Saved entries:

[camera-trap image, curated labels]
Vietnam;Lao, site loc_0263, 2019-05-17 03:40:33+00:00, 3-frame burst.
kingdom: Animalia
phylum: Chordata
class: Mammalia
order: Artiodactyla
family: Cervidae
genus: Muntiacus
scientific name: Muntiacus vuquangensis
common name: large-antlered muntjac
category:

- _WHAT YOU NEED TO DO_:
Transcribe all the data word for word, as it appears above.

- _RESULT OF THIS TASK_:
[camera-trap image, curated labels]
Vietnam;Lao, site loc_0263, 2019-05-17 03:40:33+00:00, 3-frame burst.
kingdom: Animalia
phylum: Chordata
class: Mammalia
order: Artiodactyla
family: Cervidae
genus: Muntiacus
scientific name: Muntiacus vuquangensis
common name: large-antlered muntjac
category:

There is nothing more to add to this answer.